'''

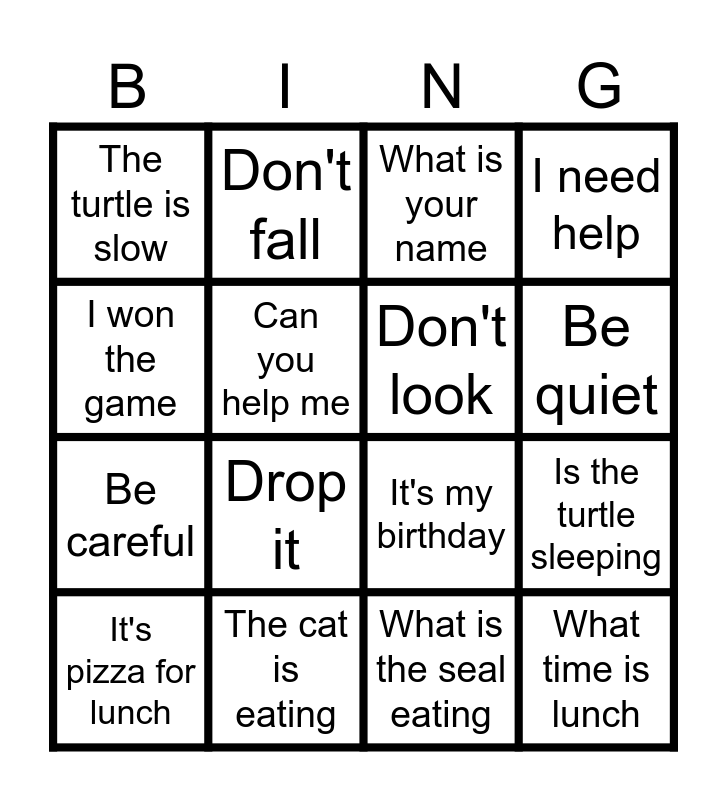 | B | I | N | G |
|---|---|---|---|
| The turtle is slow | Don't fall | What is your name | I need help |
| I won the game | Can you help me | Don't look | Be quiet |
| Be careful | Drop it | It's my birthday | Is the turtle sleeping |
| It's pizza for lunch | The cat is eating | What is the seal eating | What time is lunch |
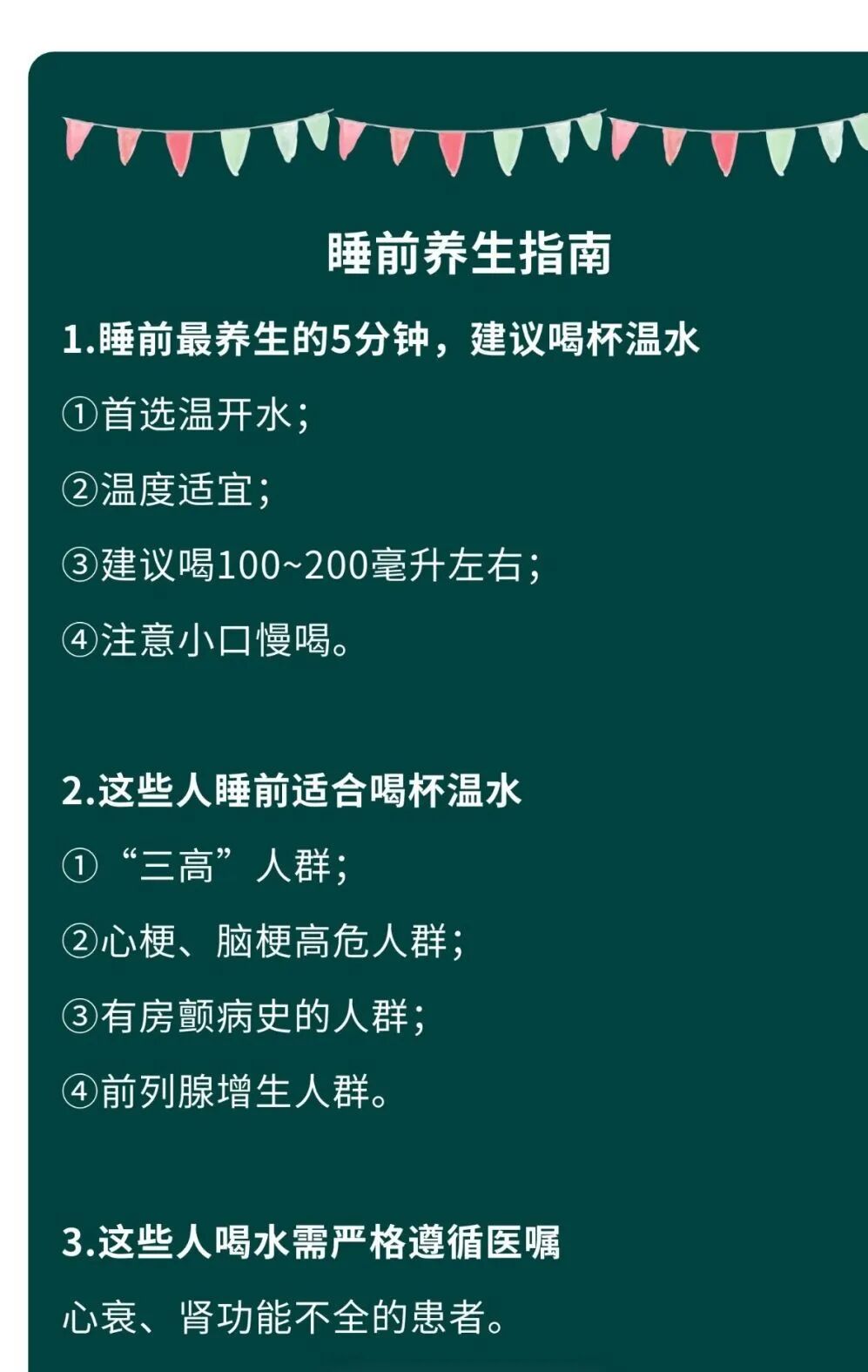 睡前养生指南

1.睡前最养生的5分钟，建议喝杯温水

①首选温开水；

②温度适宜；

③建议喝100~200毫升左右；

④注意小口慢喝。

2.这些人睡前适合喝杯温水

①“三高”人群；

②心梗、脑梗高危人群；

③有房颤病史的人群；

④前列腺增生人群。

3.这些人喝水需严格遵循医嘱

心衰、肾功能不全的患者。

'''

- Exercise -
Take the entries above and set them down exactly, minus the pictures.

- Response below -
 | B | I | N | G |
|---|---|---|---|
| The turtle is slow | Don't fall | What is your name | I need help |
| I won the game | Can you help me | Don't look | Be quiet |
| Be careful | Drop it | It's my birthday | Is the turtle sleeping |
| It's pizza for lunch | The cat is eating | What is the seal eating | What time is lunch |
 睡前养生指南

1.睡前最养生的5分钟，建议喝杯温水

①首选温开水；

②温度适宜；

③建议喝100~200毫升左右；

④注意小口慢喝。

2.这些人睡前适合喝杯温水

①“三高”人群；

②心梗、脑梗高危人群；

③有房颤病史的人群；

④前列腺增生人群。

3.这些人喝水需严格遵循医嘱

心衰、肾功能不全的患者。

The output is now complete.